Periodic Reporting for period 3 - MISEL (MULTISPECTRAL INTELLIGENT VISION SYSTEM WITH EMBEDDED LOW-POWER NEURAL COMPUTING)
Período documentado: 2024-01-01 hasta 2025-06-30
To achieve this objective, the project has developed all crucial components of the system:
- adaptive multi-band (VIS-to-NIR) pixels for the camera. The pixels combine silicon diodes with colloidal quantum dot/metal-insulator-graphene (CQD-MIG) diodes monolithically fabricated on top of the CMOS sensing-and-computing layer to work on multiple wavelengths.
- in-sensor computing for data reduction and adaptation. Local computing drives sensor adaptation for signal enhancement, while event-based operation reduces output data stream.
- dense FeRAM monolithically integrated on top of CMOS computing layer, used for synaptic communication and plasticity in CNN block.

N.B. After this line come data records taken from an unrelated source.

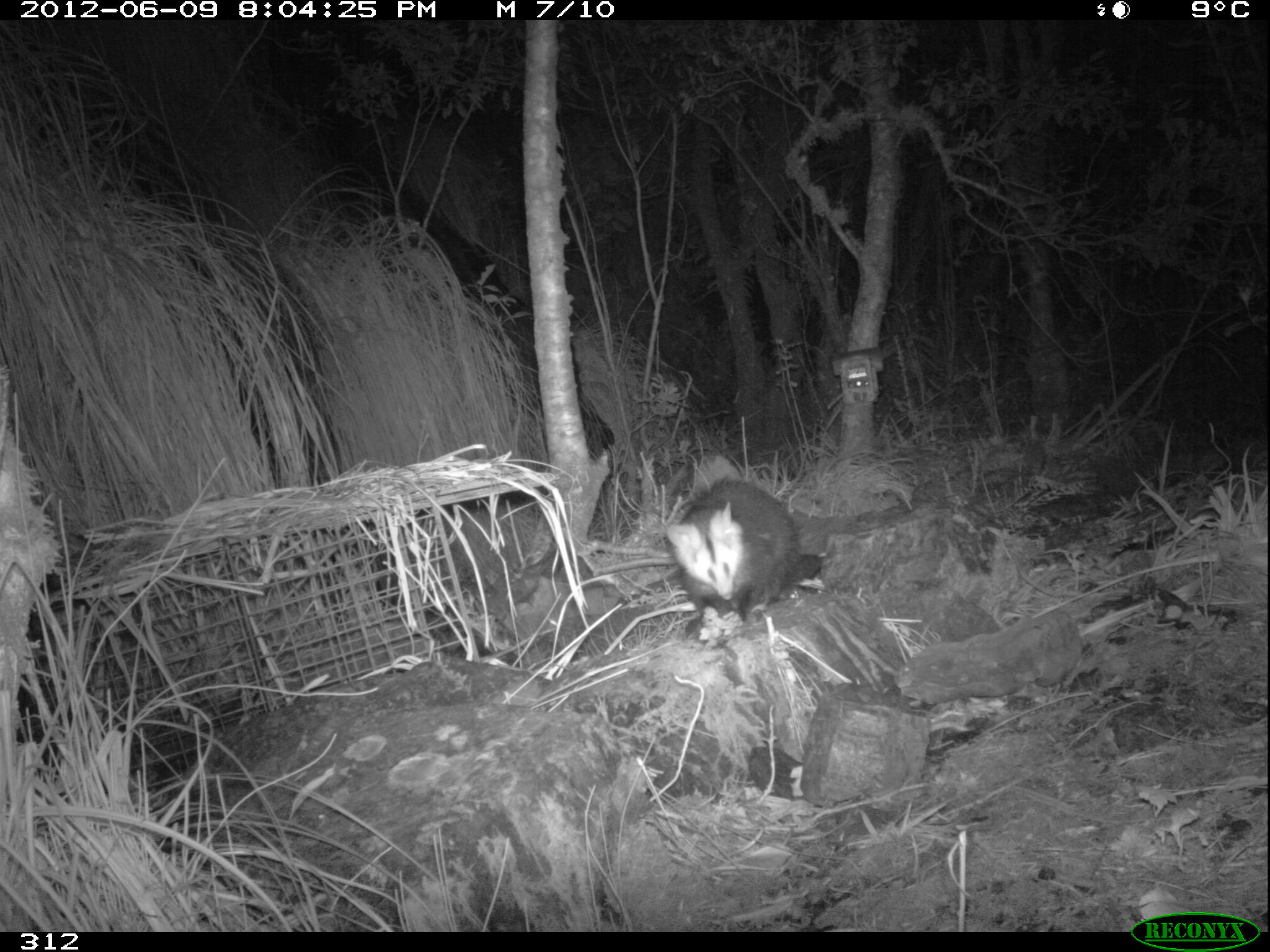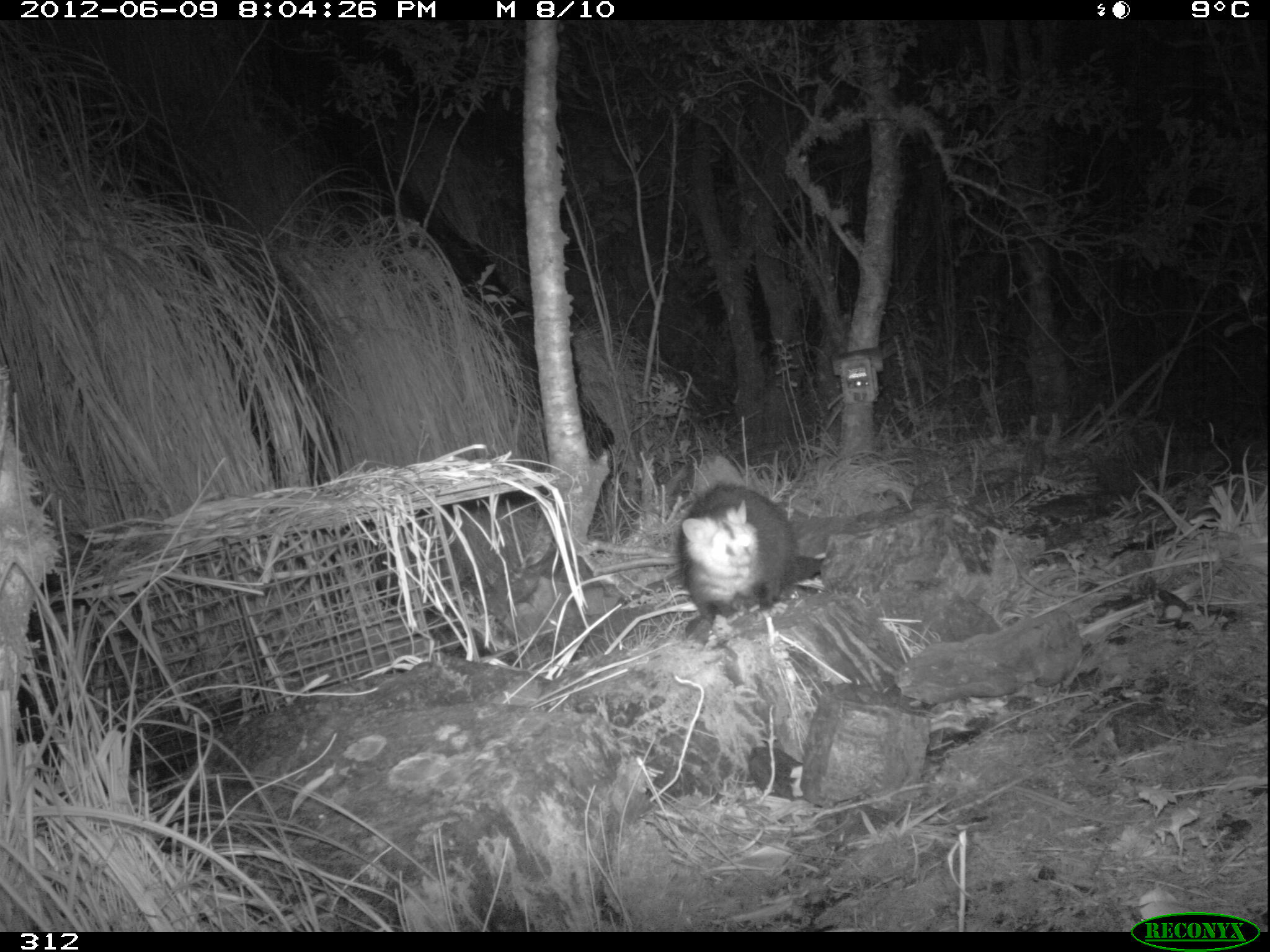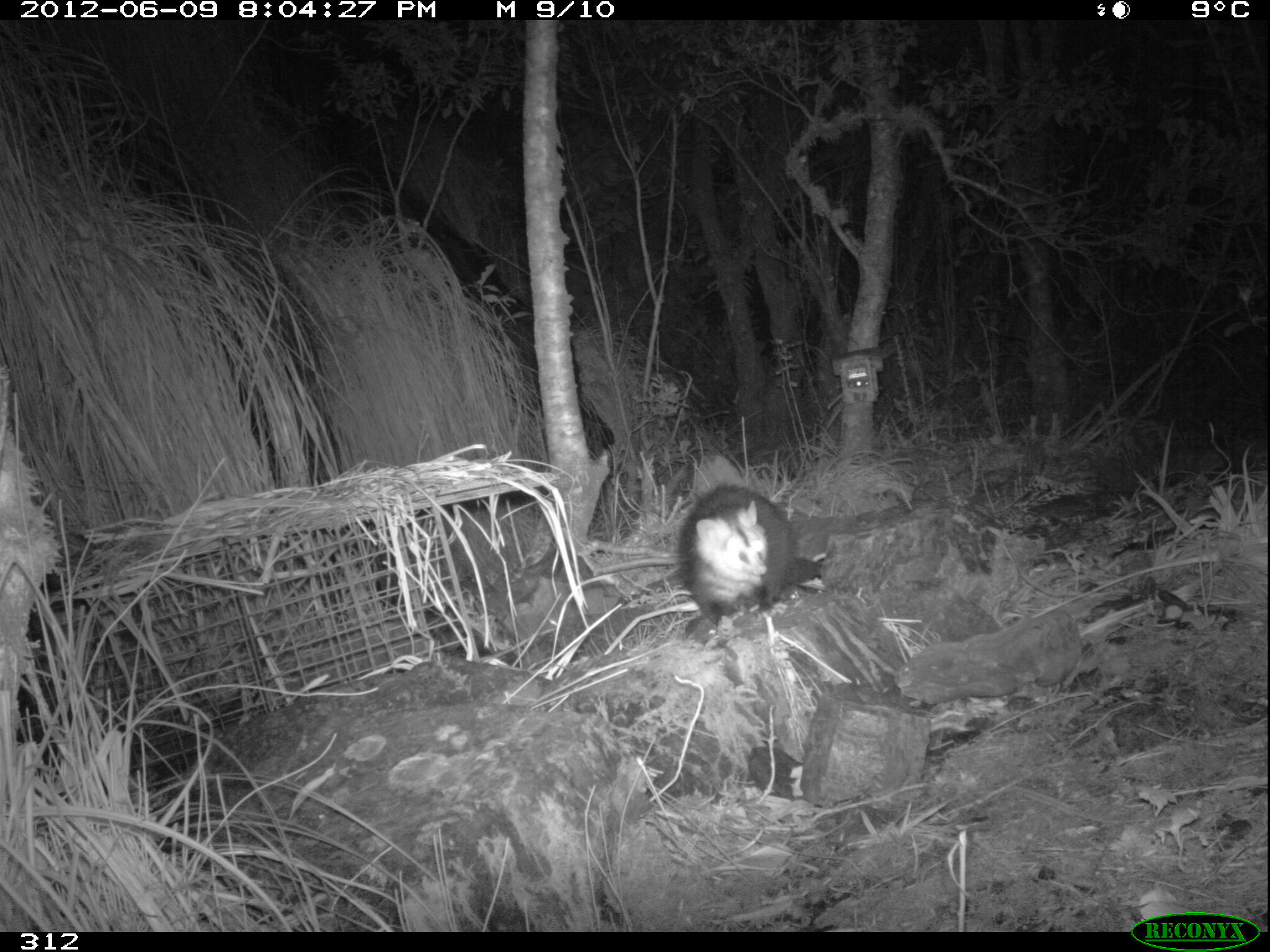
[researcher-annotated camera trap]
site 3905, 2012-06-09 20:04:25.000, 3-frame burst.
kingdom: Animalia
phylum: Chordata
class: Mammalia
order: Didelphimorphia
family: Didelphidae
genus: Didelphis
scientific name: Didelphis pernigra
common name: andean white-eared opossum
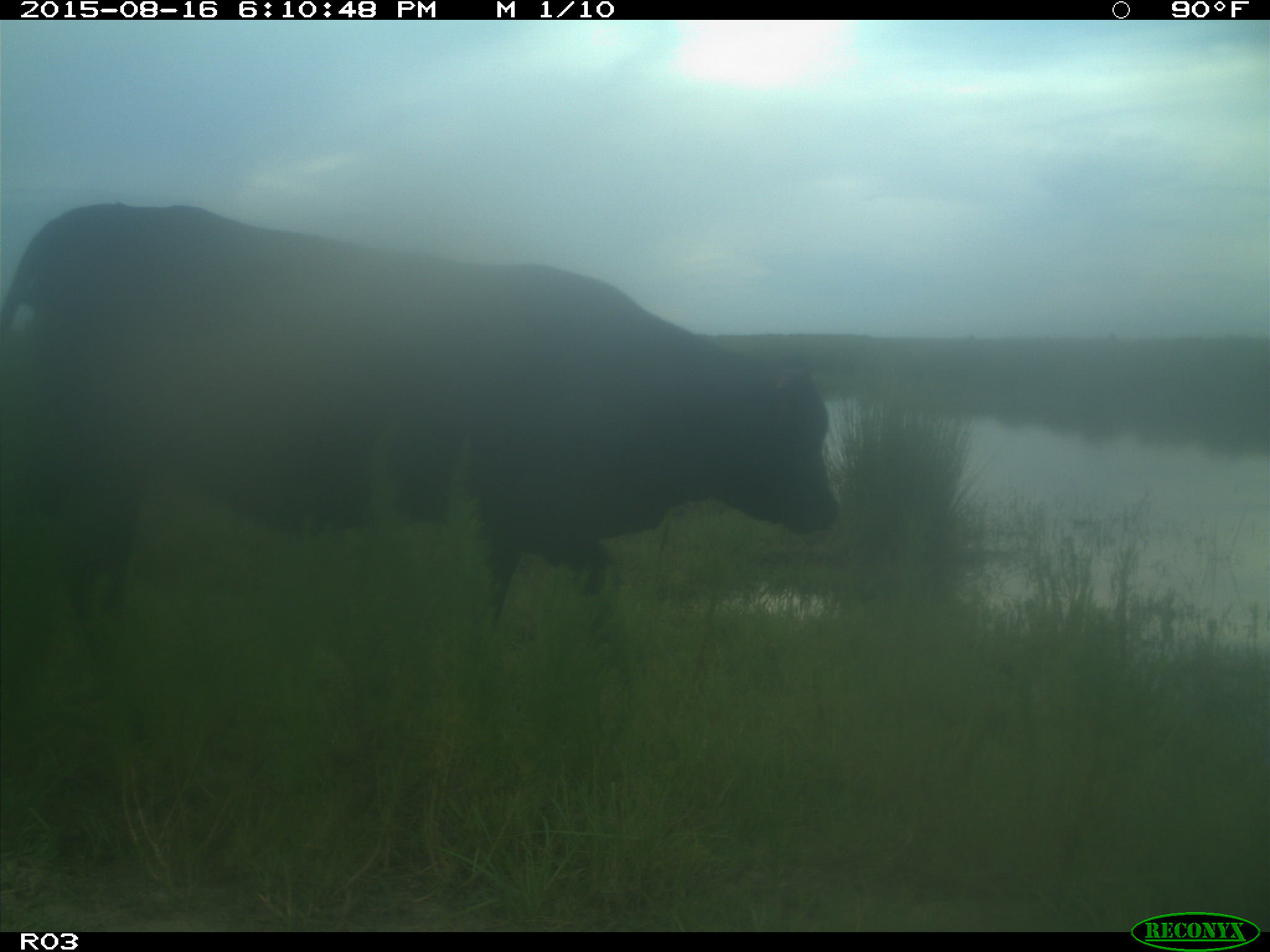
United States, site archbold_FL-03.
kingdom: Animalia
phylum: Chordata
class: Mammalia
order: Artiodactyla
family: Bovidae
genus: Bos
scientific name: Bos taurus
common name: domestic cow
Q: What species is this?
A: Bos taurus (domestic cow).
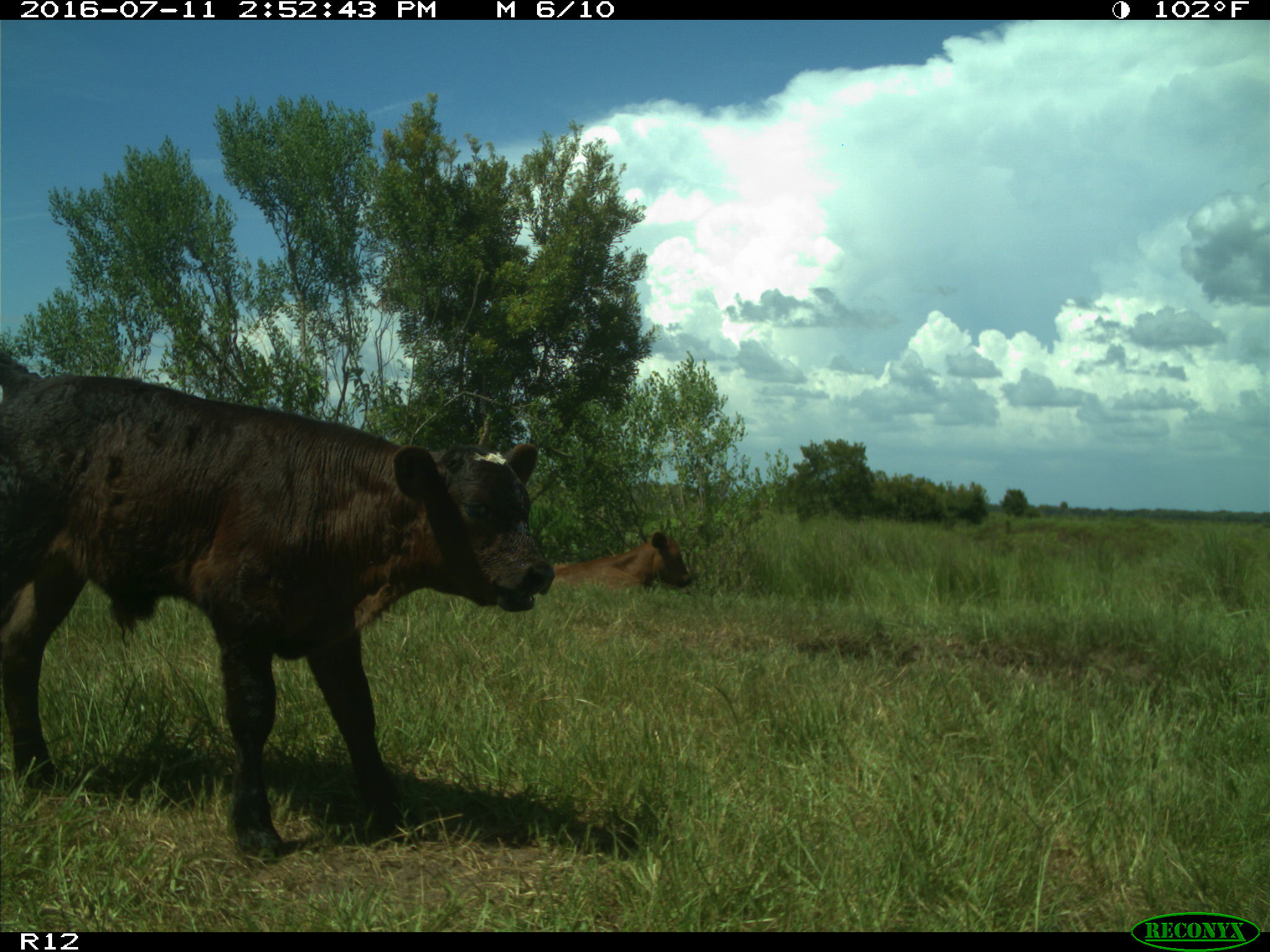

The project demonstrated effectiveness of the approach, which stems from organizing computing hierarchically similarly to biology:
- cellular sensor-processor (CSP) for near-sensor processing – sensors and processors form cells and neighboring cells interact like in the retina.
- cerebellar processor for fast spatio-temporal processing integrated with the CSP on the same chip providing motion pattern analysis as well as coarse object recognition capabilities using content addressable memories and analysis of event patterns in space and time.
- cortical processor based on CNN and HDC for high-level processing, learning, and prediction capabilities with feedback to cellular/cerebellar processor.
In the MISEL system, hardware and algorithms were co-designed to find the best possible trade-off between complexity and performance.
In WP2 neuromorphic circuits that gain performance from massive parallelism and computing topology were implemented. Several integrated circuits were taped-out (jointly with WP3) including CQD-MIG sensor readout circuit, associative memory, convolution accelerator, and HDC arrays. Cellular and cerebellar processors were put on the same chip to take advantage of high-speed on-chip data buses. The sensor front-end accommodates data path for both CMOS and CQD-MIG pixels. The processing hardware provides temporal difference events and fixed-pattern noise (FPN)-compensated intensity images. This data is used to generate complex events that compactly describe spatial and temporal features. The complex events are used for interest point detection, optical flow computation, and motion pattern extraction using an associative processor. On-chip cellular neural net provides means for segmentation, clustering, and region of interest (ROI). A chip-to-chip link between cellular/cerebellar and cortical processors collects and transfers ROI data. On-chip controllers (custom and RISC-V) support large-scale real-time system operation and communication.
WP3 tackled higher-level information processing and system integration. The designed cortical processor, comprising a DNN for region of interest (ROI) detection and feature extraction, and a HDC model for sequence classification, shows a very low power consumption. The chip controlled by on-chip RISC-V contains two data paths: one consisting of a DNN and an HDC blocks in CMOS technology, and the other comprises a DNN combining CMOS with FeFETs and a CMOS-only HDC block. Studies on gesture recognition have shown that hypervectors with 2048 components and DNNs with 5 bits of resolution provide sufficient accuracy. This eases hardware requirements, and thus its implementation as an edge device. A digital twin of the system supports hardware-realistic algorithm evaluation and co-design in WP2, WP3, and WP4.
WP4 evaluated the sensor layer, the computational layer, and the entire system in selected applications. The use-case was defined in parallel to the development of the components, taking into account predicted hardware capabilities and legal issues. Evaluation criteria were defined, an evaluation corpus (dataset) was developed, and a comparative evaluation was done between algorithms applied on the original corpus data and the data from HW-realistic sensor emulator.
As part of the cellular/cerebellar processor, the largest cellular binary processor in the world with asynchronous propagation network and local memories was implemented and evaluated.
To meet the constraints of low-resource edge-computing systems, a novel sequence-classification method capable of handling real-world tasks was developed. It integrates neural-based representation extraction with a hyperdimensional (HD) data analysis module. To further improve data analysis, a novel concept of HD sequence classification inspired by the Hidden Markov Model paradigm was formulated and evaluated.
Future generations of neuromorphic vision systems with low SWaP, like MISEL, would be useful on-board of small autonomous vehicles (drones, robots) working in complex harsh environments.